Jakarta - ada suatu masa dimana TNI dapat menduduki jabatan sipil seperti gubernur, bupati, atau anggota dewan. Mereka mendapatkan jabatan-jabatan ini karena pada masa orde baru, Indonesia menganut dwifungsi Abri dimana abri dapat terlibat dalam urusan sipil. Saat ini wacana pengembalian peran TNI ke masyarakat seperti pada masa orde baru mencuat kembali dan menimbulkan kontroversi publik.

Oleh karena itu, Komnas Ham mengadakan diskusi mengenai penakaran peran militer dalam kehidupan masyarakat sipil di kantor komnas ham Jakarta pada(01/03/2019). Acara ini mengundang Prof. Syamsudin Haris dari LIPI, Agus Widjojo dari Lemhannas, dan Choirul Anam dari Komnas HAM. Sebagai pembicara.

Prof. Syamsudin Haris memulai diskusi dengan memberikan basis akademis dari hubungan sipil dan militer. Prof. Syamsudin percaya akan tesis Samuel Huntington tentang supremasi sipil yang mengatakan kalau sipil harus memiliki posisi di atas militer. Militer harus fokus dalam tugasnya dalam menjaga negara. Lebih lanjut lagi, Prof. Syamsudin mengatakan kalau tidak ada upaya serius dan konsisten dari otoritas sipil dalam menegakkan  supremasi sipil. Akibatnya, komitmen militer untuk mereformasi dirinya menjadi tidak konsisten.

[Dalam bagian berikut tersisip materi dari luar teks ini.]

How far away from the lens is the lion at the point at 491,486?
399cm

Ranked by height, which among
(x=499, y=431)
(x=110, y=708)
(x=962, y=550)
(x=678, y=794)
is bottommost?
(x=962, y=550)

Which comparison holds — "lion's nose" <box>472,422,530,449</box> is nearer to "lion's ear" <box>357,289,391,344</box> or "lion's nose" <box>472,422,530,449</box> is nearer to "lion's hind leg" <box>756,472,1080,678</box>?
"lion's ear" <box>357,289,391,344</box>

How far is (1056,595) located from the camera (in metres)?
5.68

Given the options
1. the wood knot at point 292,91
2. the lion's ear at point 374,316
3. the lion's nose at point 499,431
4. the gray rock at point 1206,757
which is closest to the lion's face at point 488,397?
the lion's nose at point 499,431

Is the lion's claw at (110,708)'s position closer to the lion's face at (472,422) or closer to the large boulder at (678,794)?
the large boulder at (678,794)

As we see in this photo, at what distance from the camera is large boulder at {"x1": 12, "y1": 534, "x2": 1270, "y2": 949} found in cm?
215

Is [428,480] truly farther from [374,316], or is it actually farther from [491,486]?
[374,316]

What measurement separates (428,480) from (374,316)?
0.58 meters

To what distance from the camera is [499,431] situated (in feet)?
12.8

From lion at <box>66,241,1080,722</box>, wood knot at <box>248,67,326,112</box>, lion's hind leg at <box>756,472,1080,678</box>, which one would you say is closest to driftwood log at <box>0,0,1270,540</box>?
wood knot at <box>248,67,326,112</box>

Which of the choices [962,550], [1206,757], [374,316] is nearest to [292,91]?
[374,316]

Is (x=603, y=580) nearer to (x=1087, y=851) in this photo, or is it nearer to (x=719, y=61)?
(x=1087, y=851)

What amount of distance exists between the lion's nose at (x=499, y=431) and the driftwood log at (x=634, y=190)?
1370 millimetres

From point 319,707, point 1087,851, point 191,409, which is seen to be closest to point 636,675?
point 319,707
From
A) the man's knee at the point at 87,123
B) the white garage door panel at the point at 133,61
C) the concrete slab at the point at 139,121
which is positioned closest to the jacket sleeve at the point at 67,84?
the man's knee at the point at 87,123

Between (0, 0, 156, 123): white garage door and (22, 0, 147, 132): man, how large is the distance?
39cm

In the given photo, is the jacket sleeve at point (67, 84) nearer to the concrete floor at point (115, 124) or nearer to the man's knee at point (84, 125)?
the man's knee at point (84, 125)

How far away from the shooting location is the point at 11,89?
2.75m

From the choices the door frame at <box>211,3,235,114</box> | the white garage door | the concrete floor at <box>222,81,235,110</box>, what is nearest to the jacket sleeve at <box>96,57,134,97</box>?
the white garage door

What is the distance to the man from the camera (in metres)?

Padahal terlibatnya militer di ranah sipil menghambat demokratisasi di Indonesia.

"parlemen Indonesia pasca 98 tidak memiliki visi dan skema mengenai tata kelola keamanan pasca Soeharto" Terang Prof. Syamsudin.

Senada dengan Prof. Syamsudin, Agus Widjojo menekankan pentingnya supremasi sipil. Menurutnya, dalam demokrasi yang memiliki otoritas tertinggi haruslah pejabat - pejabat sipil karena mereka dipilih oleh rakyat. Menurutnya lagi, jabatan yang dapat diduduki oleh awak militer adalah jabatan dengan kompetensi mengenai ketahanan dan pertahanan seperti Menkopolhukam. Itupun militer tidak bisa menguasai kementerian tersebut seutuhnya, harus berbagi dengan sipil.

Terkait hambatan dalam supremasi sipil, Agus setuju dengan Prof. Syamsudin kalau tidak ada usaha serius dari sipil dalam menegakkan supremasi sipil. Ketika ada wartawan yang bertanya mengenai hambatan dari internal militer, Agus menjawab singkat.

"Suarakan saja opini sipil. Katakan kalau itu (militer kembali ke ranah sipil red.) salah" jawab Agus.

Lebih lanjut lagi, ia menekankan kalau yang memiliki otoritas pembuat kebijakan adalah pejabat sipil bukan panglima militer. Maka dari itu komitmen dari sipil lah yang harus diperkuat.